Frigyes Karinthy : "Miroir déformant"
Visite de blÉriot à pest
Dix heures du
matin, chez les Blériot les volets sont encore fermés. Madame
dort encore gentiment.
Le grand
aviateur, plane et même monoplane, il ronfle.
D'un coup il
renâcle et bondit en rejetant sa monocouette.
Le grand
aviateur :
Hopp ! allô !
Je veux une place sur
Madame en français :
Kanst nicht acht gébn ?[1]
Les enfants accourent
et hurlent tous les cinq : Mon papa fait
plouf ! Mon papa fait plouf ! Monsieur, attrapez mon papa !
Le grand aviateur
frotte le moteur : Madame, la grande nation
française vous présente ses hommages, merci Messieurs, oh, ce
n'est rien, Messieurs, mais ce n'est rien. Charlotte, apporte du café. Vers ses enfants, en français. Ne
criez pas. Quel jour sommes-nous ? On est bien le 15 aujourd'hui ?
Madame :
Tu pars faire ta journée ?
Le grand aviateur
en colère et avec fermeté :
Eh bien non, aujourd'hui nous ne volons pas. Non,
nous ne volons pas aujourd'hui. Il frappe de son poing trois fois sur la table et crache quatre fois
à intervalles réguliers. J'en ai marre, nom d'un chien, Dieu
des chiens ! Charlotte, écoute-moi. On ramasse les enfants et on
fait un tour au Bois des pesteux. On pique-niquera toute la journée, tu
saisis ? Avec un soupir de bonheur.
Nous irons à pied, à pied, bien à même le sol, en
traînant les pieds… Avec un
défoulement.
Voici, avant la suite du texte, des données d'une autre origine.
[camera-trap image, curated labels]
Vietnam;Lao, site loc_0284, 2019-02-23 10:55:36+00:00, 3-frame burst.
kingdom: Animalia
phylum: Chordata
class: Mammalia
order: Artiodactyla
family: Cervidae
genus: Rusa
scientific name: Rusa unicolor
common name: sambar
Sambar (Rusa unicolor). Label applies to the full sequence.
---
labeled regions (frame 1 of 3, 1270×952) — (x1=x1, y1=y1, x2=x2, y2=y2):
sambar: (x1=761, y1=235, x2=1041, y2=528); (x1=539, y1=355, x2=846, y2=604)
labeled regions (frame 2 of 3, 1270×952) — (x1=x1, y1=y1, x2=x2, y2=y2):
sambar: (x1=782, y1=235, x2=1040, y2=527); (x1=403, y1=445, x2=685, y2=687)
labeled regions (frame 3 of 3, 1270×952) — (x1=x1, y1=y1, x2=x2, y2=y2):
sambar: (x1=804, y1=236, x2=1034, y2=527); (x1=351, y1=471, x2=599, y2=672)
Charlotte, tu sais, moi j'irai à quatre pattes.
Madame
devant un agenda : Mais, mon petit oiseau de
24 CV, lis ce qui est écrit là au jour d'aujourd'hui :
"Le 17 octobre, décollage pour Budapest, Hongrie."
Le grand aviateur
s'assoit brusquement, son élan brisé :
Foutu ! Nom d'un chien hongrois ! J'ai complètement
oublié. Eh ben non, pas moyen d'être tranquille. Tranquille !
Moi, je dois voler. Puisque je suis un petit oiseau. Cui-cui, cui-cui, cui-cui ! Il fait cui-cui tristement.
Madame lui jette des grains de
chènevis : Allons, allons, mon Bléri chéri, ça va aller. Quand faut y
aller, faut y aller. Les affaires avant tout.
Le grand aviateur : Je sais, je sais.
Il pleure du kérosène.
Les affaires sont les affaires. Fil de fer et toile à matelas !
Misère des pistons ! Où diable donc se niche ce
Budapest ?
Madame :
C'est un grand campement kirghiz sur la rive du Danube. Fondé par des
réfugiés slovaques et ismaéliens en novembre dernier.
C'était dans les journaux.
Le grand aviateur : C'est autre
chose, tu confonds, tu penses à la destruction de Messine et ce
n'était pas en novembre. Budapest… Il s'adresse avec sévérité au petit Maurice.
Maurice, où est Budapest ?
Maurice avec
insolence : Mer Rouge, à
droite, deuxième îlot.
Madame :
Et tu veux aller voler à un endroit pareil ?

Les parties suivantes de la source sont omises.